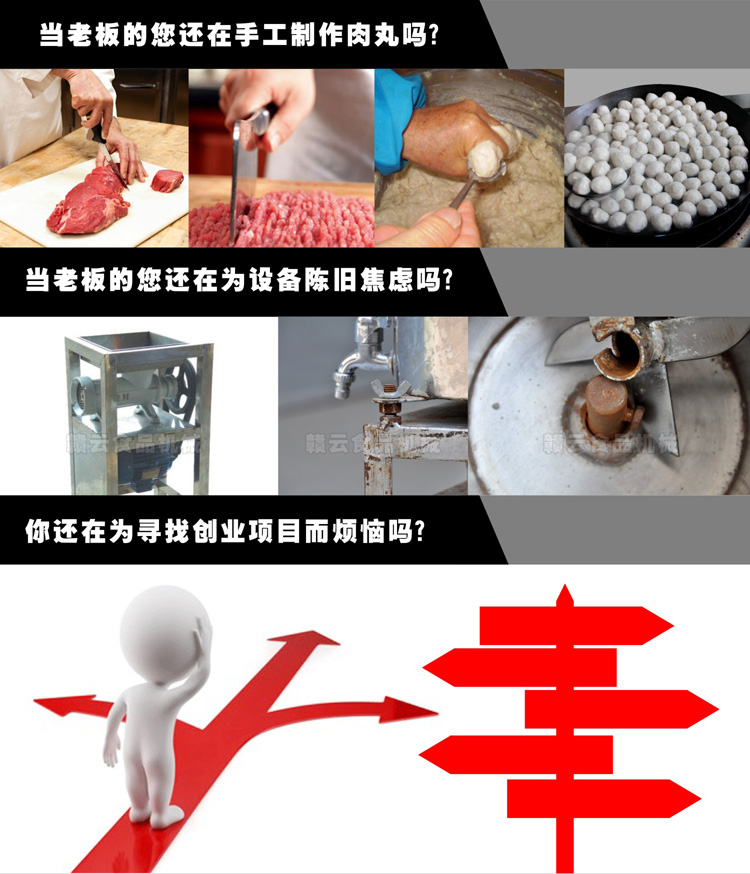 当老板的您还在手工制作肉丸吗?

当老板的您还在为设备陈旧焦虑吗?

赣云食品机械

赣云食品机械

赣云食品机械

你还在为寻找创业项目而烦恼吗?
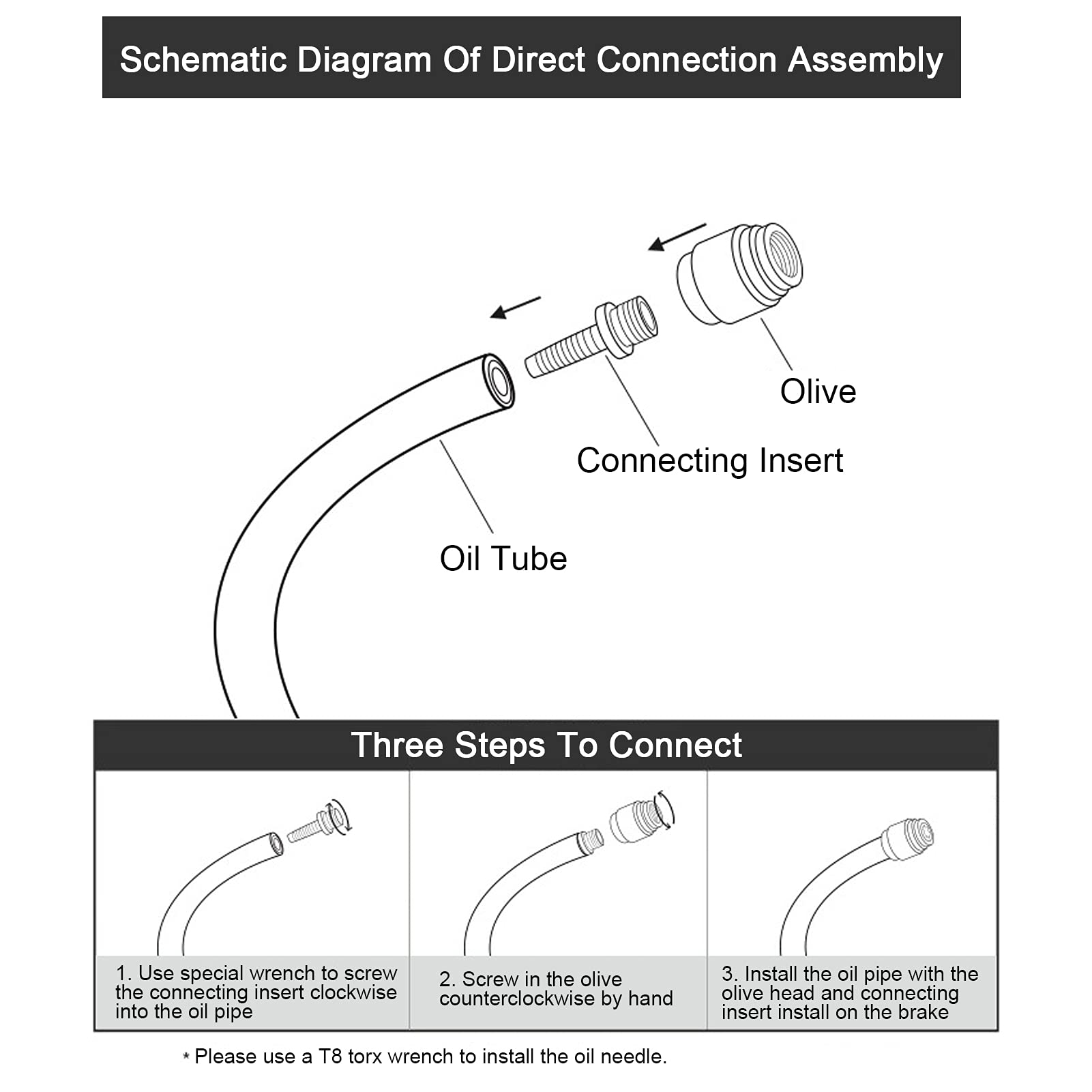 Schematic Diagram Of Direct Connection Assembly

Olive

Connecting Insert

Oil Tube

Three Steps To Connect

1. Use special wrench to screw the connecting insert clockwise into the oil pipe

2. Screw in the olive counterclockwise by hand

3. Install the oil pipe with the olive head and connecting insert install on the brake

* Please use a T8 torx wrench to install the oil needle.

+ + + +

Make an exact copy of all the material, but keep the pictures out of it.

- REPLY:
 当老板的您还在手工制作肉丸吗?

当老板的您还在为设备陈旧焦虑吗?

赣云食品机械

赣云食品机械

赣云食品机械

你还在为寻找创业项目而烦恼吗?
 Schematic Diagram Of Direct Connection Assembly

Olive

Connecting Insert

Oil Tube

Three Steps To Connect

1. Use special wrench to screw the connecting insert clockwise into the oil pipe

2. Screw in the olive counterclockwise by hand

3. Install the oil pipe with the olive head and connecting insert install on the brake

* Please use a T8 torx wrench to install the oil needle.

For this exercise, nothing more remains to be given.